11.3.2. How to use these debugging schemes for the UFS

Below is an example for an SDF that prints debugging output from the standard/persistent GFS types and the interstitial type in two places in the radiation group before aborting. Remember that the model loops through each group N block number of times (with potentially M different threads), hence the need to configure GFS_abort_run correctly (in the above example, it aborts for the last block, which is either the last loop or in the last group of the threaded loop).
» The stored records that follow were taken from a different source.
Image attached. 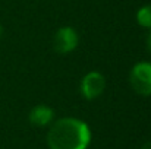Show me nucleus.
<instances>
[{
    "label": "nucleus",
    "mask_w": 151,
    "mask_h": 149,
    "mask_svg": "<svg viewBox=\"0 0 151 149\" xmlns=\"http://www.w3.org/2000/svg\"><path fill=\"white\" fill-rule=\"evenodd\" d=\"M90 143L91 130L88 124L75 117L56 120L47 133L50 149H87Z\"/></svg>",
    "instance_id": "nucleus-1"
},
{
    "label": "nucleus",
    "mask_w": 151,
    "mask_h": 149,
    "mask_svg": "<svg viewBox=\"0 0 151 149\" xmlns=\"http://www.w3.org/2000/svg\"><path fill=\"white\" fill-rule=\"evenodd\" d=\"M129 83L132 89L142 95V97H150L151 95V63L148 61H141L137 63L131 73H129Z\"/></svg>",
    "instance_id": "nucleus-2"
},
{
    "label": "nucleus",
    "mask_w": 151,
    "mask_h": 149,
    "mask_svg": "<svg viewBox=\"0 0 151 149\" xmlns=\"http://www.w3.org/2000/svg\"><path fill=\"white\" fill-rule=\"evenodd\" d=\"M104 88H106V79L99 72H90V73H87L82 78L81 85H79V89H81L82 97L85 99H88V101L99 98L101 94L104 92Z\"/></svg>",
    "instance_id": "nucleus-3"
},
{
    "label": "nucleus",
    "mask_w": 151,
    "mask_h": 149,
    "mask_svg": "<svg viewBox=\"0 0 151 149\" xmlns=\"http://www.w3.org/2000/svg\"><path fill=\"white\" fill-rule=\"evenodd\" d=\"M78 32L70 26H62L56 31L53 38V48L59 54H68L78 46Z\"/></svg>",
    "instance_id": "nucleus-4"
},
{
    "label": "nucleus",
    "mask_w": 151,
    "mask_h": 149,
    "mask_svg": "<svg viewBox=\"0 0 151 149\" xmlns=\"http://www.w3.org/2000/svg\"><path fill=\"white\" fill-rule=\"evenodd\" d=\"M28 118H29V121L34 126H37V127H46V126H49V124L53 123V120H54V111L49 105L40 104V105H35L29 111Z\"/></svg>",
    "instance_id": "nucleus-5"
},
{
    "label": "nucleus",
    "mask_w": 151,
    "mask_h": 149,
    "mask_svg": "<svg viewBox=\"0 0 151 149\" xmlns=\"http://www.w3.org/2000/svg\"><path fill=\"white\" fill-rule=\"evenodd\" d=\"M137 21L141 26L151 29V4L142 6L138 12H137Z\"/></svg>",
    "instance_id": "nucleus-6"
},
{
    "label": "nucleus",
    "mask_w": 151,
    "mask_h": 149,
    "mask_svg": "<svg viewBox=\"0 0 151 149\" xmlns=\"http://www.w3.org/2000/svg\"><path fill=\"white\" fill-rule=\"evenodd\" d=\"M145 44H147V50L151 53V29H150V34L147 35V41H145Z\"/></svg>",
    "instance_id": "nucleus-7"
},
{
    "label": "nucleus",
    "mask_w": 151,
    "mask_h": 149,
    "mask_svg": "<svg viewBox=\"0 0 151 149\" xmlns=\"http://www.w3.org/2000/svg\"><path fill=\"white\" fill-rule=\"evenodd\" d=\"M141 149H151V140H148V142H145L142 146H141Z\"/></svg>",
    "instance_id": "nucleus-8"
},
{
    "label": "nucleus",
    "mask_w": 151,
    "mask_h": 149,
    "mask_svg": "<svg viewBox=\"0 0 151 149\" xmlns=\"http://www.w3.org/2000/svg\"><path fill=\"white\" fill-rule=\"evenodd\" d=\"M1 32H3V31H1V26H0V37H1Z\"/></svg>",
    "instance_id": "nucleus-9"
}]
</instances>
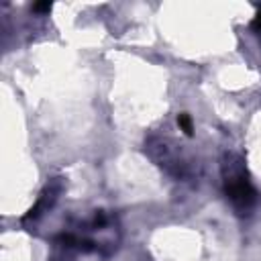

<?xml version="1.0" encoding="UTF-8"?>

<suite name="FV3_GFS_v16" version="1">
<!-- <init></init> -->
<group name="fast_physics">
  ...
</group>
<group name="time_vary">
  ...
</group>
<group name="radiation">
  <subcycle loop="1">
    <scheme>GFS_suite_interstitial_rad_reset</scheme>
    <scheme>GFS_diagtoscreen</scheme>
    <scheme>GFS_interstitialtoscreen</scheme>
    <scheme>GFS_rrtmg_pre</scheme>
    <scheme>GFS_radiation_surface</scheme>
    <scheme>rad_sw_pre</scheme>
    <scheme>rrtmg_sw</scheme>
    <scheme>rrtmg_sw_post</scheme>
    <scheme>rrtmg_lw_pre</scheme>
    <scheme>rrtmg_lw</scheme>
    <scheme>rrtmg_lw_post</scheme>
    <scheme>GFS_rrtmg_post</scheme>
    <scheme>GFS_diagtoscreen</scheme>
    <scheme>GFS_interstitialtoscreen</scheme>
    <scheme>GFS_abort</scheme>
  </subcycle>
</group>
<group name="physics">
  ...
</group>
<group name="stochastics">
  ...
</group>
<!-- <finalize></finalize> -->
</suite>

Users should be aware that the additional debugging output slows down model runs. It is recommended to reduce the forecast length (as often done for debugging purposes) or increase the walltime limit to debug efficiently. Other options to reduce the size of the output written to stdout/stderr is to use fewer MPI tasks, no OpenMP threading, or to set the blocksize such that each MPI task only has one block.

11.3.3. How to customize the debugging schemes and the output for arrays in the UFS

At the top of GFS_debug.F90, there are customization options in the form of preprocessor directives (CPP #ifdef etc statements) and a brief documentation. Users not familiar with preprocessor directives are referred to the available documentation such as Using fpp Preprocessor Directives At this point, three options exist: (1) full output of every element of each array if none of the #define preprocessor statements is used, (2) minimum, maximum, and mean value of arrays (default for GNU compiler), and (3) minimum, maximum, and 32-bit Adler checksum of arrays (default for Intel compiler). Note that Option (3), the Adler checksum calculation, cannot be used with gfortran (segmentation fault, bug in malloc?).

!> \file GFS_debug.F90
!!
!! This is the place to switch between different debug outputs.
!! - The default behavior for Intel (or any compiler other than GNU)
!!   is to print minimum, maximum and 32-bit Adler checksum for arrays.
!! - The default behavior for GNU is to minimum, maximum and
!!   mean value of arrays, because calculating the checksum leads
!!   to segmentation faults with gfortran (bug in malloc?).
!! - If none of the #define preprocessor statements is used,
!!   arrays are printed in full (this is often impractical).
!! - All output to stdout/stderr from these routines are prefixed
!!   with 'XXX: ' so that they can be easily removed from the log files
!!   using "grep -ve 'XXX: ' ..." if needed.
!! - Only one #define statement can be active at any time (per compiler)
!!
!! Available options for debug output:
!!
!!   #define PRINT_SUM: print minimum, maximum and mean value of arrays
!!
!!   #define PRINT_CHKSUM: minimum, maximum and 32-bit Adler checksum for arrays
!!
#ifdef __GFORTRAN__
#define PRINT_SUM
#else
#define PRINT_CHKSUM
#endif